Prompt →
Lay out the data as a numbered list, omitting blank lines, covering only the lines from the one containing "Which of white" through the final line of the data, inclusive.

Records provided →
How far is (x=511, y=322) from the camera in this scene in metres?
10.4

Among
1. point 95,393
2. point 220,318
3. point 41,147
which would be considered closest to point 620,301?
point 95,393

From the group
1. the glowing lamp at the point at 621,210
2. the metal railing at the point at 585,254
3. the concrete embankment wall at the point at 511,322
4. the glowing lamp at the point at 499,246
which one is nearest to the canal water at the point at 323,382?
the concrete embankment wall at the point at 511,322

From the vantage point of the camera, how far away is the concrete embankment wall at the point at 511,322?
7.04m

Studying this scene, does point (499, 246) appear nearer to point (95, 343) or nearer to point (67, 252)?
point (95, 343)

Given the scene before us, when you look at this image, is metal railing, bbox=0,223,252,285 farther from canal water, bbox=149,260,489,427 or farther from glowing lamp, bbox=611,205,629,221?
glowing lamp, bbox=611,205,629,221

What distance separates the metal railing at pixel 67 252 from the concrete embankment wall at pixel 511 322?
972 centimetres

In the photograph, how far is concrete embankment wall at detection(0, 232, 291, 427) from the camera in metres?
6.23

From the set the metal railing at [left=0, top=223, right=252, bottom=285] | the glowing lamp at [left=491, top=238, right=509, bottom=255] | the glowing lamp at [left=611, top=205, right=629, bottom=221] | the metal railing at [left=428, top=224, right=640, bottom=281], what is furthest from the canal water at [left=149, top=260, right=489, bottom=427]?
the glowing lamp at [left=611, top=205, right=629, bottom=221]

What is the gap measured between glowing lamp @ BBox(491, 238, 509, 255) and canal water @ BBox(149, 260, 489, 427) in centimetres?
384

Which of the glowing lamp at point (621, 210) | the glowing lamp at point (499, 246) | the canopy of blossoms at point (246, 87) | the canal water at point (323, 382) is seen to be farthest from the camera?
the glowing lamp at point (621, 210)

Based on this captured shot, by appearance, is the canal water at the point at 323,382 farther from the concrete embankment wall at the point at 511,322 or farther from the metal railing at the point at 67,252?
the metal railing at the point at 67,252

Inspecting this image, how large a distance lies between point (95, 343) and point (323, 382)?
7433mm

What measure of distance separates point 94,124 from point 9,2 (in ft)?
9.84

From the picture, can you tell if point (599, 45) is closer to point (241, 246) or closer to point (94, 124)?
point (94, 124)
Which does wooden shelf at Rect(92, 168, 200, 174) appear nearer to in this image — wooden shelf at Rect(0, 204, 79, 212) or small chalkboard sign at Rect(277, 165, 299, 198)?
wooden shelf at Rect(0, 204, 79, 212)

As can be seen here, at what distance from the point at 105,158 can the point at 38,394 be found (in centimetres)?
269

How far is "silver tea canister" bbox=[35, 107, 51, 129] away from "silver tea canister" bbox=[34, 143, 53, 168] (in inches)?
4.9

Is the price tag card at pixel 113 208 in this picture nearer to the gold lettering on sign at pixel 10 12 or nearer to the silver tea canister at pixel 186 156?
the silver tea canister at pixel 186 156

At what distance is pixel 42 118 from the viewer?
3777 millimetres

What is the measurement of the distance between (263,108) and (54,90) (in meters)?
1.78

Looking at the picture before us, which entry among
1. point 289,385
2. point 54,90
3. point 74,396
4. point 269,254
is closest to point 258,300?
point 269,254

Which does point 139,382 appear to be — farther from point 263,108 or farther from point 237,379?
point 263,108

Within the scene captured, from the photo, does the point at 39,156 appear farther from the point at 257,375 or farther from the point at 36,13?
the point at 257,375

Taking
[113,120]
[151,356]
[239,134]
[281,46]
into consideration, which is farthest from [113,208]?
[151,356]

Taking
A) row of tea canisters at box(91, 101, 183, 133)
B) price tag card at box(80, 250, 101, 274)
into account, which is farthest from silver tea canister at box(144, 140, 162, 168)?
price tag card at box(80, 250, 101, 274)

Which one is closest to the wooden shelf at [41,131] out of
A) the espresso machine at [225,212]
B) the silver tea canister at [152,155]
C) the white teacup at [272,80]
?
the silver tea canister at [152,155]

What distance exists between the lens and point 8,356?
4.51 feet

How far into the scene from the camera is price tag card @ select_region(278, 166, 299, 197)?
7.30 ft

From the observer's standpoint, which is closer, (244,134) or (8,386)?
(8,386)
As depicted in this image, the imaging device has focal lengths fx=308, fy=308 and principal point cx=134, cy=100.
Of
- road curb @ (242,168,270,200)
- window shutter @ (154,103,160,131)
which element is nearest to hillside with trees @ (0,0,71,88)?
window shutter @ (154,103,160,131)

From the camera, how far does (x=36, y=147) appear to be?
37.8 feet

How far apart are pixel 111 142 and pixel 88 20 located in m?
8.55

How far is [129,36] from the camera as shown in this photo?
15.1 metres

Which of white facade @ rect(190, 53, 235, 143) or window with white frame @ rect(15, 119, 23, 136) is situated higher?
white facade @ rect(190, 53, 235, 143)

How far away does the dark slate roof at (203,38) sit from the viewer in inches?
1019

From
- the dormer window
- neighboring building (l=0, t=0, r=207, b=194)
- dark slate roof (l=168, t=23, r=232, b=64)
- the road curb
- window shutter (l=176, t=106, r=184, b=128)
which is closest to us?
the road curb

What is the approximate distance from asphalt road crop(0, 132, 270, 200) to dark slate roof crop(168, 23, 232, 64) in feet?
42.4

Solution for this task →
1. Which of white facade @ rect(190, 53, 235, 143) or window with white frame @ rect(15, 119, 23, 136) is situated higher?
2. white facade @ rect(190, 53, 235, 143)
3. How far away does the dark slate roof at (203,38) sit from the viewer in inches?
4. 1019
5. From
6. - the dormer window
7. - neighboring building (l=0, t=0, r=207, b=194)
8. - dark slate roof (l=168, t=23, r=232, b=64)
9. - the road curb
10. - window shutter (l=176, t=106, r=184, b=128)
11. which is closest to us?
12. the road curb
13. What is the approximate distance from asphalt road crop(0, 132, 270, 200) to dark slate roof crop(168, 23, 232, 64) in feet?
14. 42.4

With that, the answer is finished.